All we need is just enough info so that we can tie these CI hosts 
together programmatically. Results from mouse clicks are not easily 
reproducible, but Results from running scripts + templates are, and can be 
even idempotent. That's what we would like to accomplish.


 -- 
Les Mikesell 
   lesmi...@gmail.com javascript: 


Regards,

-- Zack 


Re: Approach to build a cluster of Jenkins CI servers hands-off and tie them together?

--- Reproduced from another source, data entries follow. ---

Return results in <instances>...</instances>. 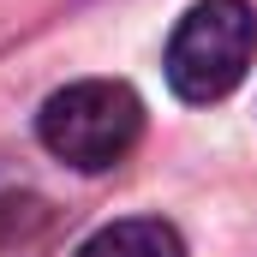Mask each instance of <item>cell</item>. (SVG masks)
<instances>
[{
    "mask_svg": "<svg viewBox=\"0 0 257 257\" xmlns=\"http://www.w3.org/2000/svg\"><path fill=\"white\" fill-rule=\"evenodd\" d=\"M36 132L48 144V156H60L84 174H102L114 162H126V150L144 132V102L132 84H114V78H78L54 90L36 114Z\"/></svg>",
    "mask_w": 257,
    "mask_h": 257,
    "instance_id": "6da1fadb",
    "label": "cell"
},
{
    "mask_svg": "<svg viewBox=\"0 0 257 257\" xmlns=\"http://www.w3.org/2000/svg\"><path fill=\"white\" fill-rule=\"evenodd\" d=\"M257 60V12L245 0H197L168 42V84L186 102H221Z\"/></svg>",
    "mask_w": 257,
    "mask_h": 257,
    "instance_id": "7a4b0ae2",
    "label": "cell"
},
{
    "mask_svg": "<svg viewBox=\"0 0 257 257\" xmlns=\"http://www.w3.org/2000/svg\"><path fill=\"white\" fill-rule=\"evenodd\" d=\"M60 233V215L48 197L0 192V257H42Z\"/></svg>",
    "mask_w": 257,
    "mask_h": 257,
    "instance_id": "3957f363",
    "label": "cell"
},
{
    "mask_svg": "<svg viewBox=\"0 0 257 257\" xmlns=\"http://www.w3.org/2000/svg\"><path fill=\"white\" fill-rule=\"evenodd\" d=\"M78 257H186V245H180V233H174L168 221H156V215H132V221L102 227Z\"/></svg>",
    "mask_w": 257,
    "mask_h": 257,
    "instance_id": "277c9868",
    "label": "cell"
}]
</instances>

2012-10-01 Thread Les Mikesell
On Mon, Oct 1, 2012 at 4:22 PM, zperry zack.pe...@sbcglobal.net wrote:

 I've never needed enough slaves that it was a problem to click the
 'copy existing node' button and click 'OK', but maybe there is a way
 to do it through the rest interface.


 I have not found a reference in this regard, and would appreciate a pointer.
 I will do the digging.

This would be a starting point - there is also a cli and a way to use
groovy to access the whole api.
https://wiki.jenkins-ci.org/display/JENKINS/Remote+access+API

 For linux slaves started via ssh you don't really need anything for
 jenkins other than the jvm and a
 suitable user account.


 All these have been done.  Right now, for POC, I have setup three KVM guests
 (all done via kickstart hands-off):

 Ubuntu 12.04 64bit
 Ubuntu 11.04 64bit
 Fedora 17 64bit

 All have openjdk, Jenkins packages installed, all can ssh to each other as
 the 'jenkins' user.

You shouldn't need the jenkins package installed on the slaves, and
they don't need to ssh to each other.  Just a user with ssh keys set
up so the master can execute commands and it will copy the slave jar
over itself.

-- 
  Les Mikesell
lesmikes...@gmail.com


Re: Approach to build a cluster of Jenkins CI servers hands-off and tie them together?

2012-10-01 Thread zperry
Hi Les,

Thanks for your follow-up.


  I have not found a reference in this regard, and would appreciate a 
 pointer. 
  I will do the digging. 

 This would be a starting point - there is also a cli and a way to use 
 groovy to access the whole api. 
 https://wiki.jenkins-ci.org/display/JENKINS/Remote+access+API 


I also did more digging and found this thread to be 
useful: 
http://serverfault.com/questions/309848/how-can-i-check-the-build-status-of-a-jenkins-build-from-the-command-line
 

 [...]
  
  All have openjdk, Jenkins packages installed, all can ssh to each other 
 as 
  the 'jenkins' user. 

 You shouldn't need the jenkins package installed on the slaves, and 
 they don't need to ssh to each other.  Just a user with ssh keys set 
 up so the master can execute commands and it will copy the slave jar 
 over itself. 


Due to the lack of clear documentation for hands-off type of cluster setup, 
so far, I have based on what have been done mostly the following:

   1. 
   
https://wiki.jenkins-ci.org/display/JENKINS/Distributed+builds#Distributedbuilds-OtherRequirements
   2. 
   
https://wiki.jenkins-ci.org/display/JENKINS/Distributed+builds#Distributedbuilds-Example%3AConfigurationonUnix
   
Up to now, I have been using the list in 2. as my check list.  This is why 
I install Jenkins on all POC CI nodes so far:

*On master, I have a little shell script that uses rsync to synchronize 
master's /var/jenkins to slaves (except /var/jenkins/workspace) I use this 
to replicate tools on all slaves.*

Thanks for letting me know that installing Jenkins on slaves is 
unnecessary.  Let me make my system more KISS :-)


 -- 
   Les Mikesell 
 lesmi...@gmail.com javascript: 


-- Zack 


Re: Approach to build a cluster of Jenkins CI servers hands-off and tie them together?

2012-10-01 Thread zperry


 This would be a starting point - there is also a cli and a way to use 
 groovy to access the whole api. 
 https://wiki.jenkins-ci.org/display/JENKINS/Remote+access+API 


Reviewed the above, and saw this  *When your Jenkins is secured, you can 
use HTTP BASIC authentication to authenticate remote API requests. See 
Authenticating 
scripted 
clientshttps://wiki.jenkins-ci.org/display/JENKINS/Authenticating+scripted+clients
 **for more details*.

IMHO this is a piece of ill-advice.  With our POC setup, and many other 
nodes running HTTP services, we simply use ssh forwarding for access using 
the localhost of the machine we are on.  That is, most of our HTTP services 
are configured to offer HTTP services to their respective localhost only. 
 This should be a common practice everywhere IMHO.